[START INFORMATION PROVIDED]
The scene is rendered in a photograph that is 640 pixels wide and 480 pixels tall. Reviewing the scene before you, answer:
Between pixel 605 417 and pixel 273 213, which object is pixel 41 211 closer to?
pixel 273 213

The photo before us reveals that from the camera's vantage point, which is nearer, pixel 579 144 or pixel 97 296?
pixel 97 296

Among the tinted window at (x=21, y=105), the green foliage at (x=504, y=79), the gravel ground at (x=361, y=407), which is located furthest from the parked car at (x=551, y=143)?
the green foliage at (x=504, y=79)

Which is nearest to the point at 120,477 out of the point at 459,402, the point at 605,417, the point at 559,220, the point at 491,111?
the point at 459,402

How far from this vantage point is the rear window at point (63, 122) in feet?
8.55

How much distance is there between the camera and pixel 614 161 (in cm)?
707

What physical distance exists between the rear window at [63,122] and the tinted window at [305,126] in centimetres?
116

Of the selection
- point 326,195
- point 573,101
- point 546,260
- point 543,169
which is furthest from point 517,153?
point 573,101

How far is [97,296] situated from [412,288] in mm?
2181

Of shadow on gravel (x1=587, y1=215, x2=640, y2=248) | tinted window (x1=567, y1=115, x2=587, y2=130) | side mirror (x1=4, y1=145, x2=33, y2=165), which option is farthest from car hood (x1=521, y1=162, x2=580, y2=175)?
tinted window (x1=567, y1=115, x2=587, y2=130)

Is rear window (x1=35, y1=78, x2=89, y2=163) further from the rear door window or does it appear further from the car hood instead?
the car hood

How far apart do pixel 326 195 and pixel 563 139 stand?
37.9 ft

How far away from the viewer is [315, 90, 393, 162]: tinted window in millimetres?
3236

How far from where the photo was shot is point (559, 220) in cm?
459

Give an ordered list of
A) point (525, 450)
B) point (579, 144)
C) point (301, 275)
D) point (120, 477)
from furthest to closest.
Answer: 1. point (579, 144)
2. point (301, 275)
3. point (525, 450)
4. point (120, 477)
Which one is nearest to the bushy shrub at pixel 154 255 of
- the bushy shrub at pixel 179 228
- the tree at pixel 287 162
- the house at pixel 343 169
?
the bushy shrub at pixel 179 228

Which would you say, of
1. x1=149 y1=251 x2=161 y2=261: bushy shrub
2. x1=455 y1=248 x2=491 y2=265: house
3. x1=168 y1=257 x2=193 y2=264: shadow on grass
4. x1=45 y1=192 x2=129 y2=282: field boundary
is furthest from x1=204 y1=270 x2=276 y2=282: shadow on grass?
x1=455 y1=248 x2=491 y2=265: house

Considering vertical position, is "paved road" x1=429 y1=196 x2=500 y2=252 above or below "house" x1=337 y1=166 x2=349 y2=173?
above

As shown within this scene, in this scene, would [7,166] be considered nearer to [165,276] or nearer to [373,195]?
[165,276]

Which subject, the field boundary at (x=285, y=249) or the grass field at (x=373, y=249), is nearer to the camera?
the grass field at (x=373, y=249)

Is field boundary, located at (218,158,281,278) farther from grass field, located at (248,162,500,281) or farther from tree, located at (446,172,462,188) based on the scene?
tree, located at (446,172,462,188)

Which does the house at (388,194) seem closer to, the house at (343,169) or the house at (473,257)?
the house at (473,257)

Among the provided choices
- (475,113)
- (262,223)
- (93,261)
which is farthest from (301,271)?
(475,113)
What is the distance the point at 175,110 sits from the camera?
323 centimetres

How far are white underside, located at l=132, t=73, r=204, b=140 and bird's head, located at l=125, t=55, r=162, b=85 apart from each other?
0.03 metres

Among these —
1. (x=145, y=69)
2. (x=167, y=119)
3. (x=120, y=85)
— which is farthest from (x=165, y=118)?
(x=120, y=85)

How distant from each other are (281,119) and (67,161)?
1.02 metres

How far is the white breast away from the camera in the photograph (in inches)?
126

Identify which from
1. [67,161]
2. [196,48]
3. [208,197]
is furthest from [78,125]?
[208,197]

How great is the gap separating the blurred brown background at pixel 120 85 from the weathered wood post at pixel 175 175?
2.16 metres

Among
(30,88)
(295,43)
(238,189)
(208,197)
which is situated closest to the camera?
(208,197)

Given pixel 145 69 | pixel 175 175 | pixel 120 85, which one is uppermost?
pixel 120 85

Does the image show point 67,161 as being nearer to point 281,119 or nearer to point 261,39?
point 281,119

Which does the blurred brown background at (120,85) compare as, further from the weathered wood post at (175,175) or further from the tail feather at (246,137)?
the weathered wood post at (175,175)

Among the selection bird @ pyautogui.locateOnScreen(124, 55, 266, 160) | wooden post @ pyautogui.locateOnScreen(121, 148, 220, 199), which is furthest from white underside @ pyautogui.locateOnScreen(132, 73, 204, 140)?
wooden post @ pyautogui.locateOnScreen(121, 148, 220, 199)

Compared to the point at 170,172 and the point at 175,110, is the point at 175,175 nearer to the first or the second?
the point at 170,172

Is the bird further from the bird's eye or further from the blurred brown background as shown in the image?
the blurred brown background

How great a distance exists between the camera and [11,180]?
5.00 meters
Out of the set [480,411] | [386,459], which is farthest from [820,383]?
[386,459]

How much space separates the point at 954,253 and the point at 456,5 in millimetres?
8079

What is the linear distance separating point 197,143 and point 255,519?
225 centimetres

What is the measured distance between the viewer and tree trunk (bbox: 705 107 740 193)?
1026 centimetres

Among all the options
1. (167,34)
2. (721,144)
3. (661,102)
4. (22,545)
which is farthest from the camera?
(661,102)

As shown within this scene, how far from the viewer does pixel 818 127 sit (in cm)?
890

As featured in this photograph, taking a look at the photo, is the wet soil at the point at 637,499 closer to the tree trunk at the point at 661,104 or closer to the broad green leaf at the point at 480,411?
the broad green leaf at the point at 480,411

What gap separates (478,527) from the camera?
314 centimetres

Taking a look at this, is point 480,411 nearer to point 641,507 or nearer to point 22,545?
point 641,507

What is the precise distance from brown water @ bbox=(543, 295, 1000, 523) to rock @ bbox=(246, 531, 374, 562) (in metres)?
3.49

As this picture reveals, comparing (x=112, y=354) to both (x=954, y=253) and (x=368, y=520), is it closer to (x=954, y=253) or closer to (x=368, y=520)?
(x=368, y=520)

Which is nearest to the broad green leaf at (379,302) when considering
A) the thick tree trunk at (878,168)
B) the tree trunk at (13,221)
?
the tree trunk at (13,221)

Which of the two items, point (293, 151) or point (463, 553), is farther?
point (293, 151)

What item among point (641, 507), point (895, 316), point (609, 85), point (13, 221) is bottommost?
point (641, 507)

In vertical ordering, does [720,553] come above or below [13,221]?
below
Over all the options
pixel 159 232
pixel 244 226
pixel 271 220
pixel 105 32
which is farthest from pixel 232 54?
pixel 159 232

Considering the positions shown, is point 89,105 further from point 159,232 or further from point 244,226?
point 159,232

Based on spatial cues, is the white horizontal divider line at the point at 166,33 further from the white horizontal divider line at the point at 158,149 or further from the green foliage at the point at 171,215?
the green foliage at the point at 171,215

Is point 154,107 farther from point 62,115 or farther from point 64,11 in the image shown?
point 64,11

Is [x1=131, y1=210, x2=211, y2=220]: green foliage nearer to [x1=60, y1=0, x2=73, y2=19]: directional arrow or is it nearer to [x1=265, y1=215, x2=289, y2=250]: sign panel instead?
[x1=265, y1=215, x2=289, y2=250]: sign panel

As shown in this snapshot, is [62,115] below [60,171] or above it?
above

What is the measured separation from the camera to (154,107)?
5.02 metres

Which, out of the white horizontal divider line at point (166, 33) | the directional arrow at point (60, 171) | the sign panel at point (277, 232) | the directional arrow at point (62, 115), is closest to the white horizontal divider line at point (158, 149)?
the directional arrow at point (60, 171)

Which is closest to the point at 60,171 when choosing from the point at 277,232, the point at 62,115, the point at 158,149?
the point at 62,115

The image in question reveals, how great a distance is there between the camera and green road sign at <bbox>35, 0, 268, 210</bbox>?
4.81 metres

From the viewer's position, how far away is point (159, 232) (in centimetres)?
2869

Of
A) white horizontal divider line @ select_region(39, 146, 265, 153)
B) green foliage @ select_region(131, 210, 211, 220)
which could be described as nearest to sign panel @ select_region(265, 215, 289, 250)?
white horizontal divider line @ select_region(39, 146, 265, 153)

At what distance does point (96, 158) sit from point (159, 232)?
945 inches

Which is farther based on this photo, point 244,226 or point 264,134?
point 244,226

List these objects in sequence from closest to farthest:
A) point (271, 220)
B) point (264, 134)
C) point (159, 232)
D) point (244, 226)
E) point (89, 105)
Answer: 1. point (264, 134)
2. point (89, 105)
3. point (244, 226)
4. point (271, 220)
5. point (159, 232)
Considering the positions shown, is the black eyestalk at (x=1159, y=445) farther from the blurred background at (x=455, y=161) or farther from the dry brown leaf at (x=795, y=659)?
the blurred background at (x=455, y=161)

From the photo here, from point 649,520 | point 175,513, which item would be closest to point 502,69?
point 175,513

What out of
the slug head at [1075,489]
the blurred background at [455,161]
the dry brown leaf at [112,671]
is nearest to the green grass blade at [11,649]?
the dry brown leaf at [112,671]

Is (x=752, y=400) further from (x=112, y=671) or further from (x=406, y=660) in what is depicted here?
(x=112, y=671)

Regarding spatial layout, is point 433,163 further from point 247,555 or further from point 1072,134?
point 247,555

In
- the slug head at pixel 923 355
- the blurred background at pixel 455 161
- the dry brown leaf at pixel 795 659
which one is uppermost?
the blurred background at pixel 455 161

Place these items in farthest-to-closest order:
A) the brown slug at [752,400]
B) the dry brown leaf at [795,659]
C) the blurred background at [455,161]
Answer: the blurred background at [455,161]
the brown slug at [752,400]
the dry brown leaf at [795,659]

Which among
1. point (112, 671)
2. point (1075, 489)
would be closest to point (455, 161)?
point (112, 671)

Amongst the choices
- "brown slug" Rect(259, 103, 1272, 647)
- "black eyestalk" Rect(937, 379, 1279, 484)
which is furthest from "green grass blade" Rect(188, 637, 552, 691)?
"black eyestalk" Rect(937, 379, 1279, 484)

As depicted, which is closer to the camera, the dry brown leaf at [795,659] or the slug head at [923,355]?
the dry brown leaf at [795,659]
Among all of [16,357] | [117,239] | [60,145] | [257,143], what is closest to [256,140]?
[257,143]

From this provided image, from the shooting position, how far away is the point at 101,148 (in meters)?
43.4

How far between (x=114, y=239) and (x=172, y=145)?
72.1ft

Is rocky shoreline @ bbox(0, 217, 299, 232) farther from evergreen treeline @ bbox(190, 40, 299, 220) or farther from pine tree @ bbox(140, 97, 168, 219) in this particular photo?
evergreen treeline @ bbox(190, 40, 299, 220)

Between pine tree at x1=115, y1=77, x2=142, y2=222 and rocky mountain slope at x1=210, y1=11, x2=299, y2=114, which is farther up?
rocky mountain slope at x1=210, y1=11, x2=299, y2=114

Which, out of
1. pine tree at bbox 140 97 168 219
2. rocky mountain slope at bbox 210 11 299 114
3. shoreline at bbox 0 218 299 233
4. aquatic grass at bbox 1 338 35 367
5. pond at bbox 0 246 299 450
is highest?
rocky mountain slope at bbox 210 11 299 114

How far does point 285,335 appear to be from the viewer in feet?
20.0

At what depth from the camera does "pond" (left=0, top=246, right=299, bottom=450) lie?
[END INFORMATION PROVIDED]
*WORK REQUIRED*: Can you rewrite the entries between the lines holding "Which does the house" and "1.02 metres", inclusive, swapping "farthest" for "furthest" and leaving everything else as it is?

*FULL OUTPUT*:
Which does the house at (388,194) seem closer to, the house at (343,169) or the house at (473,257)?
the house at (473,257)

Among the provided choices
- (475,113)
- (262,223)
- (93,261)
which is furthest from (301,271)?
(475,113)
What is the distance the point at 175,110 sits from the camera?
323 centimetres

How far are white underside, located at l=132, t=73, r=204, b=140 and bird's head, located at l=125, t=55, r=162, b=85 apart from each other?
0.03 metres

Among these —
1. (x=145, y=69)
2. (x=167, y=119)
3. (x=120, y=85)
— which is furthest from (x=165, y=118)?
(x=120, y=85)

How distant from each other are (281,119) and (67,161)?
1.02 metres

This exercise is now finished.